(215 ILCS 5/35A-10)
Sec. 35A-10. RBC Reports.
(a) On or before each March 1 (the "filing date"), every domestic
insurer
shall prepare and submit to the Director a report of its RBC levels as of the
end of the previous calendar year in the form and containing the information
required by the RBC Instructions. Every domestic insurer shall also file its
RBC Report with the NAIC in accordance with the RBC Instructions. In addition,
if requested in writing by the chief insurance regulatory official of any state
in which it
is authorized to do business, every domestic insurer shall file its RBC Report
with that official no later than the later of 15 days after the insurer
receives the written request
or the filing date.
(b) A life, health, or life and health insurer's or fraternal benefit society's RBC shall be
determined under the formula set
forth in the RBC Instructions. The formula shall take into account (and may
adjust for the covariance between):
(1) the risk with respect to the insurer's assets;
(2) the risk of adverse insurance experience with respect to the insurer's liabilities |
(3) the interest rate risk with respect to the insurer's business; and
(4) all other business risks and other relevant risks set forth in the RBC
Instructions.
These risks shall be determined in each case by applying
the factors in the
manner set forth in the RBC Instructions. Notwithstanding the foregoing, and notwithstanding the RBC Instructions, health maintenance organizations operating as Medicaid managed care plans under contract with the Department of Healthcare and Family Services shall not be required to include in its RBC calculations any capitation revenue identified by Medicaid managed care plans as authorized under Section 5A-12.6(r) of the Illinois Public Aid Code.

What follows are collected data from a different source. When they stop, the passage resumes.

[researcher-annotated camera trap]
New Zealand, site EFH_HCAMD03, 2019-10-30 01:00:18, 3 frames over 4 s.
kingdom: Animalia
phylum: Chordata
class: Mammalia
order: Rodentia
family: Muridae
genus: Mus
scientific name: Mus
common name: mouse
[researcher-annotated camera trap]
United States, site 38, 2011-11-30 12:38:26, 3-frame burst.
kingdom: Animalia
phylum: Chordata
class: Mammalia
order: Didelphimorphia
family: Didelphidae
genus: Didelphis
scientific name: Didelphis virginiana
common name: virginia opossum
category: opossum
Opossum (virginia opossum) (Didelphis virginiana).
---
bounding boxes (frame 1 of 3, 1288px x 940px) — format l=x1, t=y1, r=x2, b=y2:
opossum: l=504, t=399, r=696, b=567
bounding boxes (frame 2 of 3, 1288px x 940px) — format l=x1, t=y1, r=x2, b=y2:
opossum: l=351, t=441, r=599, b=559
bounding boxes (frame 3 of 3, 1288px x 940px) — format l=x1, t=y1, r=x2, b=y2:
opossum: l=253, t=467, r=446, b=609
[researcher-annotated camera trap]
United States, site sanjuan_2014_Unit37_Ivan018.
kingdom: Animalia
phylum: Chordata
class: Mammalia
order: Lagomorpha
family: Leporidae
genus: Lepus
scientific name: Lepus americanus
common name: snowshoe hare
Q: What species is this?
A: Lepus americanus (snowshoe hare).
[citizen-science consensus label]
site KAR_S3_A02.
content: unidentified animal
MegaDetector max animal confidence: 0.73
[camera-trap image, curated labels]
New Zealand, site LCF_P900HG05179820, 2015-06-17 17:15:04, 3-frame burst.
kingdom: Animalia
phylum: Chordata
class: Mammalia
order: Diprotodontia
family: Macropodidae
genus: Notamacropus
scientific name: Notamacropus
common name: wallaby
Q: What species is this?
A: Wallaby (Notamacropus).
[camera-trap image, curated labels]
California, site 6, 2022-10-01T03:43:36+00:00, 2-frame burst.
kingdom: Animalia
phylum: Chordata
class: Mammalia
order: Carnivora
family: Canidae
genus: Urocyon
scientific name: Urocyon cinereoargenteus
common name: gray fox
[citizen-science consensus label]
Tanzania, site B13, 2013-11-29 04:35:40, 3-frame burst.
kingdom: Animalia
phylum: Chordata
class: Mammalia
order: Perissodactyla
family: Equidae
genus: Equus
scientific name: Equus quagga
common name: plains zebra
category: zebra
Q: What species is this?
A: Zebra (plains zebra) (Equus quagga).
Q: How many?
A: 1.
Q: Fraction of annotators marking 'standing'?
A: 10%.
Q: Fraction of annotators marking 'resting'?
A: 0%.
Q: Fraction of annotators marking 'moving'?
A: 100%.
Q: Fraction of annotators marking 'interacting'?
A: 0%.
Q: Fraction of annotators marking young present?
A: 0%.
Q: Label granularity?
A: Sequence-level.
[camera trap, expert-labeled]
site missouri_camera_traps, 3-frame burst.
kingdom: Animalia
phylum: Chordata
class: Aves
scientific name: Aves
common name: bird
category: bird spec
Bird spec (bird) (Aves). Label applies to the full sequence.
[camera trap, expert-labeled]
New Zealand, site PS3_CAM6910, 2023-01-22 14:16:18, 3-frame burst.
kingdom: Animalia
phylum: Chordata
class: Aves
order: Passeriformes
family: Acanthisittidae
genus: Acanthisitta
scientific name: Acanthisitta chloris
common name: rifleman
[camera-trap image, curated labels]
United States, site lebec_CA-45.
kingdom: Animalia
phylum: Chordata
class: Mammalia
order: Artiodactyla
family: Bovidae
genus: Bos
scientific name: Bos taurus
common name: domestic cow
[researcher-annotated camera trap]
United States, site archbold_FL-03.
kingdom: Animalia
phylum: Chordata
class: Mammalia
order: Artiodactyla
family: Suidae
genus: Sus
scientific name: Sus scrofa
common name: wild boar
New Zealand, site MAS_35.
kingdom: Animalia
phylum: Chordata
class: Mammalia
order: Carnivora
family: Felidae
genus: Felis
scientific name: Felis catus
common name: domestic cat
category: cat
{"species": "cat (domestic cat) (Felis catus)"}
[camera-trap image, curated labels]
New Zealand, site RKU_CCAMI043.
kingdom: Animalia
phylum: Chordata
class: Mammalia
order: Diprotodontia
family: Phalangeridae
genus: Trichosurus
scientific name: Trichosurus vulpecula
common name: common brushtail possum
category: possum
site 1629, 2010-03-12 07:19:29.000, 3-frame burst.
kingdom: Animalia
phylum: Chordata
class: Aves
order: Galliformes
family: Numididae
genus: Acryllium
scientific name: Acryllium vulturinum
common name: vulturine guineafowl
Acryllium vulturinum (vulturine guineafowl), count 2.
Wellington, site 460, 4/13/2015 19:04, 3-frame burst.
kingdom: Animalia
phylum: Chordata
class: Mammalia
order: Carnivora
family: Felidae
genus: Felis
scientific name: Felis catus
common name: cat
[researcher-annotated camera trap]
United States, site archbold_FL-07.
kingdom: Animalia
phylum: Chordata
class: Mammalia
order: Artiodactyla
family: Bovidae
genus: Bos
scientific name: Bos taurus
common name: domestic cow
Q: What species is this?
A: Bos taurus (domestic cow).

(c) A property and casualty insurer's RBC shall be determined in
accordance
with the formula set forth in the RBC Instructions. The formula shall take
into account (and may adjust for the covariance between):
(1) asset risk;
(2) credit risk;
(3) underwriting risk; and
(4) all other business risks and other relevant risks set
forth in the RBC Instructions.
These risks shall be determined in each case by applying the factors in the
manner
set forth in the RBC Instructions.
(d) A health organization's RBC shall be determined in accordance with the
formula set forth in the RBC Instructions. The formula shall take the
following into account (and may adjust for the covariance between):
(1) asset risk;
(2) credit risk;
(3) underwriting risk; and
(4) all other business risks and other relevant risks set forth in the RBC
Instructions.
These risks shall be determined in each case by applying the factors in the
manner set forth in the RBC Instructions.
(e) An excess of capital over the amount produced by the
risk-based
capital requirements contained in this Code and the formulas, schedules, and
instructions referenced in this Code is desirable in the business of insurance.
Accordingly, insurers should seek to maintain capital above the RBC levels
required by this Code. Additional capital is used and useful in the insurance
business and helps to secure an insurer against various risks inherent in, or
affecting, the business of insurance and not accounted for or only partially
measured by the risk-based capital requirements contained in this Code.
(f) If a domestic insurer files an RBC Report that, in the
judgment of the
Director, is inaccurate, the Director shall adjust the RBC Report to correct
the inaccuracy and shall notify the insurer of the adjustment. The notice
shall contain a statement of the reason for the adjustment.